How to Plant Elephant Ear Tubers
As Elephant ears are from tropical and subtropical regions of Asia and eastern Australia, they need warm soil and humidity to prosper. They also need sun exposure but benefit from a little midday shade, so planning is key to maintaining these plants.
Once you have decided on a suitable location for your elephant ears and all sign of winter frost has gone (soil needs to be above 70 degrees) you can begin planting your tubers.
- Prepare the soil by turning it 8” deep then level the soil by raking it, removing any clumps including stones and grass. Elephant ear tubers prefer loose and well-drained soil whether this be in a pot or in a bed. It is also a good idea to introduce some compost into your soil so that you are providing the tubers with nutrients.
- Next you need to dig your holes around 5” deep and 2-4 feet apart from one another.
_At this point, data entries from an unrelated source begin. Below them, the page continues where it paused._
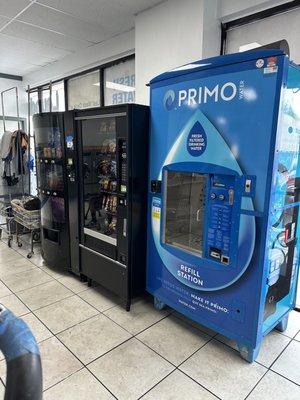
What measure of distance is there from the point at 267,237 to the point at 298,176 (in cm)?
67

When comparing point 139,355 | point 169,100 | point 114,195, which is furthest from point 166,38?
point 139,355

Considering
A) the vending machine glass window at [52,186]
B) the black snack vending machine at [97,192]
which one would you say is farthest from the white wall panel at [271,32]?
the vending machine glass window at [52,186]

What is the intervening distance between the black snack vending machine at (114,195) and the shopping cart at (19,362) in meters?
1.78

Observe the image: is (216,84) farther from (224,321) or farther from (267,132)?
(224,321)

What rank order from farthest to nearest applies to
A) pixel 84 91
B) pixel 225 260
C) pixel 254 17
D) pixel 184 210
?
pixel 84 91
pixel 254 17
pixel 184 210
pixel 225 260

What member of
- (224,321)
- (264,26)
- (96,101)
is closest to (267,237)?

- Plant your elephant ear tubers so that the pointed edge is facing upwards and the tuber is approximately 1” below the surface of the soil.
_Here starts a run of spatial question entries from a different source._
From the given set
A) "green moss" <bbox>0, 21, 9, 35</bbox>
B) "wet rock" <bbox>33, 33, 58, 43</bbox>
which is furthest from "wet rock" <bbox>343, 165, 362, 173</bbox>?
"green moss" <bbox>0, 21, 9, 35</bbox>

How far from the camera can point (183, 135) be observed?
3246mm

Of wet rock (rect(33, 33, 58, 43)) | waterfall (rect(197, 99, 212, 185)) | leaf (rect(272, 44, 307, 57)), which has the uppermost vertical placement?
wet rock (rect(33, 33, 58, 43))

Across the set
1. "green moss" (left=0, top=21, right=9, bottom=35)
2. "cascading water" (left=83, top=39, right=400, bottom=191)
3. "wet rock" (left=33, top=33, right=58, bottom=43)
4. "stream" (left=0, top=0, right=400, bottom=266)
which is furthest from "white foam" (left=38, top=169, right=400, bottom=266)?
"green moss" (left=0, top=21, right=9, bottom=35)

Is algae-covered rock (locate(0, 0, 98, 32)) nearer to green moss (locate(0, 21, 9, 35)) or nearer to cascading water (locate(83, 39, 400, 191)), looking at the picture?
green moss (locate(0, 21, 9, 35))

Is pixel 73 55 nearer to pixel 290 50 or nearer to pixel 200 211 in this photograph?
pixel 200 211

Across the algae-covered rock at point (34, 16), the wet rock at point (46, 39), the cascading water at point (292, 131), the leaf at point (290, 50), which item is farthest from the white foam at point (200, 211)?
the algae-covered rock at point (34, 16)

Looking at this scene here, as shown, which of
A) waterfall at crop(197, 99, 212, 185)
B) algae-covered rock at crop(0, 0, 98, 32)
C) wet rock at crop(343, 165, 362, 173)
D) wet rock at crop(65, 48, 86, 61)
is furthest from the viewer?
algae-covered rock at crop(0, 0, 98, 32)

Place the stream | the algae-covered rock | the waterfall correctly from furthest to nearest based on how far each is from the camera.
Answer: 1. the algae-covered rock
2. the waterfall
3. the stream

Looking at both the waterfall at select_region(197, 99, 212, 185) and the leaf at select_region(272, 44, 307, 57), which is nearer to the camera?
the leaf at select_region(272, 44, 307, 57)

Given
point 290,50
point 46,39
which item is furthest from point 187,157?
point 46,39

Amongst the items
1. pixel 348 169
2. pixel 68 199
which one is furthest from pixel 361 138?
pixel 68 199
- Cover the tuber with soil and water thoroughly.
- When watering elephant ear plants you want to keep the soil moist but not soggy. It is also best to let the first inch of soil become dry before watering the plant again.
If you want to begin planting your tubers earlier then you can prepare them in pots inside. This should be done 6-8 weeks before any frost is due to end. Plant your elephant ear tubers in individual pots approximately 6” deep. As previously mentioned, these tubers need warm soil so consider using a heated mat under the pots.
Elephant ears are only hardy in zones 7-11 so, if you would like to use the same tubers next year you need to dig the bulbs up after the first frost. Once you have done so let the tubers dry inside out of direct sunlight but with plenty of air for the tubers to breathe. You can then shake off any remaining soil and remove any leaves. Store your elephant ear tubers in peat moss and soil in no less than 50 degrees.
How to Care for Elephant Ears
Once you have planted your elephant ear tubers and they have sprouted, you do not need to tender much to them. You simply need to keep the soil moist, like it would be in most tropical climates and occasionally deed it with a fertilizer high in nitrogen.
Common Pests and Diseases
Like any plant, elephant ears do have some common challenges. The most common of these is leaf spots which causes black or brown spots to appear on foliage. This is usually a sign of dehydration so make sure your plants are getting enough water. Secondly, these plants are known for spider mites. These spider-like pests are tiny but can cause a great amount of damage by injecting toxins into the foliage triggering white dots to appear. Spider mites also remove chlorophyll from the plant which causes foliage to turn yellow and become dry. Spider mites thrive in dry foliage so they multiple quickly once this happens. The best way to avoid mites is to spray to foliage every few weeks with warm soapy water to keep the plant dust free.